ASV-06

2.7K 320 29
                                    

Notes : cara komunikasi Jimin ada tiga. Menulis di kertas, mengetik di ponsel dan menggunakan sign language, semuanya ditunjukkan dalam italic/huruf miring.

Happy reading!

.
.
.
.

Senyum merekah di bibir Jimin setelah selesai menambah hiasan terakhir pada kue yang ia buat sejak pagi sekali, rasa kantuk karena kurang tidur bahkan tak dapat menganggu kesenangan hatinya saat ini.

Di hari spesial bagi adiknya, sulung Park tersebut sudah bangun tengah malam untuk menyiapkan sedikit kejutan. Ruang keluarga dihias dengan beberapa balon serta pita warna-warni, lalu tulisan 'Selamat Ulang Tahun, Jungkook.' tertempel rapi di dinding bagian tengah.

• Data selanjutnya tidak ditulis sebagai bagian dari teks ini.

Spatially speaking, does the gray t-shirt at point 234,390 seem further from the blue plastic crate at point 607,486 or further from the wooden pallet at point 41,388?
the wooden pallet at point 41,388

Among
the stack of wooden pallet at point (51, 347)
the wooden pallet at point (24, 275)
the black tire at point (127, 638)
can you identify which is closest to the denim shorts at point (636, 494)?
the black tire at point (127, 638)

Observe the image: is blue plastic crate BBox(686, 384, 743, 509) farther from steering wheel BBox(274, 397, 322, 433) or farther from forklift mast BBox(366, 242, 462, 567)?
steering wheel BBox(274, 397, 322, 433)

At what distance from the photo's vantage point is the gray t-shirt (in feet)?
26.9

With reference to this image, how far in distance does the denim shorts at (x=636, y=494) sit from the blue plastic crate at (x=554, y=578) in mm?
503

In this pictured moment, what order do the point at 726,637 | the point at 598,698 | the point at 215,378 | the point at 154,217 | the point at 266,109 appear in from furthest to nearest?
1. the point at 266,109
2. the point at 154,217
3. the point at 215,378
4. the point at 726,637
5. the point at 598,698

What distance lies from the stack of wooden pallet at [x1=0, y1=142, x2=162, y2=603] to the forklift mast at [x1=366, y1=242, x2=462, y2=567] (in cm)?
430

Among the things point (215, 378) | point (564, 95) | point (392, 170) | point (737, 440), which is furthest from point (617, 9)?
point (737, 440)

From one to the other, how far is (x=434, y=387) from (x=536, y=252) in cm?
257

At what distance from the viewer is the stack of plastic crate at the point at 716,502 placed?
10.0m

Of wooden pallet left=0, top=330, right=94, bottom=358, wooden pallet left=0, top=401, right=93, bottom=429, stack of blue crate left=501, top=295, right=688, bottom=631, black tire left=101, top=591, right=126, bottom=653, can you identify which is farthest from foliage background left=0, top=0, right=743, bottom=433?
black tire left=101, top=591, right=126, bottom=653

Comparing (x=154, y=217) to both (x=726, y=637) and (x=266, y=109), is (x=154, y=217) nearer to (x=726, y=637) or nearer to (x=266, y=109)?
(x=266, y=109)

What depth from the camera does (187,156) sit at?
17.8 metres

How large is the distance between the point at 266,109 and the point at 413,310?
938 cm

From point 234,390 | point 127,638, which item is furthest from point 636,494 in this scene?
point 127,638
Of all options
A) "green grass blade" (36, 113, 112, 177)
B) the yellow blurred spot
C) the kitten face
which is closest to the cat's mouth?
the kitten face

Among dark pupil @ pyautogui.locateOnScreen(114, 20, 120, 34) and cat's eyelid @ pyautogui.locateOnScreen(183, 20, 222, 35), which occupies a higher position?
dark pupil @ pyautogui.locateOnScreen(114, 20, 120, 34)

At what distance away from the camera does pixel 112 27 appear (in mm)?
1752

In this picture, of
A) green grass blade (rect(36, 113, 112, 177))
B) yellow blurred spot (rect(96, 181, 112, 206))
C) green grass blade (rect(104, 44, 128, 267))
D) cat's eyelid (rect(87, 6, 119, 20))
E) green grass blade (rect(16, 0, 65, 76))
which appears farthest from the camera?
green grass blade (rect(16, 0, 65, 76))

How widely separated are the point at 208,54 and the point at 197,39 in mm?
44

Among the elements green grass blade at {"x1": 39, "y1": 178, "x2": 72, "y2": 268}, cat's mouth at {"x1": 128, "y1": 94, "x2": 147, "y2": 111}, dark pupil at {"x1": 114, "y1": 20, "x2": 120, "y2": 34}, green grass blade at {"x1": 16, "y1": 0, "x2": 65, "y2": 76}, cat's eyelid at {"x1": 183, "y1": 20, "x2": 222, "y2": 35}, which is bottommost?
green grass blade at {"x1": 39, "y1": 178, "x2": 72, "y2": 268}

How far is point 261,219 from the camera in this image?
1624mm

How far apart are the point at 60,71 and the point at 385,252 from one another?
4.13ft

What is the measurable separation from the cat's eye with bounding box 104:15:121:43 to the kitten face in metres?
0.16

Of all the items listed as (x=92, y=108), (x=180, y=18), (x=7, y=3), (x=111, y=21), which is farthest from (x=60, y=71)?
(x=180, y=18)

Untung saja hari ini libur sekolah, sang adik akan bangun lebih siang daripada biasanya sehingga Jimin tak perlu takut sosok itu terbangun sebelum semua siap. Apron yang digunakan ia lepas perlahan, dengan telaten membereskan beberapa peralatan bekas membuat kue dari atas meja makan sebelum kemudian mencucinya hingga bersih.

Jimin memutuskan duduk sebentar di kursi dekat meja makan untuk mengistirahatkan tubuh. Kue yang sudah jadi ia pandangi lekat seraya tersenyum sendu memperhatikan angka di atasnya. Tujuh belas.

Waktu terasa begitu cepat berlalu, Jungkooknya kini semakin dewasa.

Hati Jimin terasa sesak mengingat perjuangan yang telah dilalui sejak kehilangan poros kehidupan mereka. Bahkan meski sembilan tahun berlalu, luka itu tak akan pernah sembuh, mereka berdua hanya dipaksa oleh waktu untuk terbiasa dengan rasa sakit tersebut.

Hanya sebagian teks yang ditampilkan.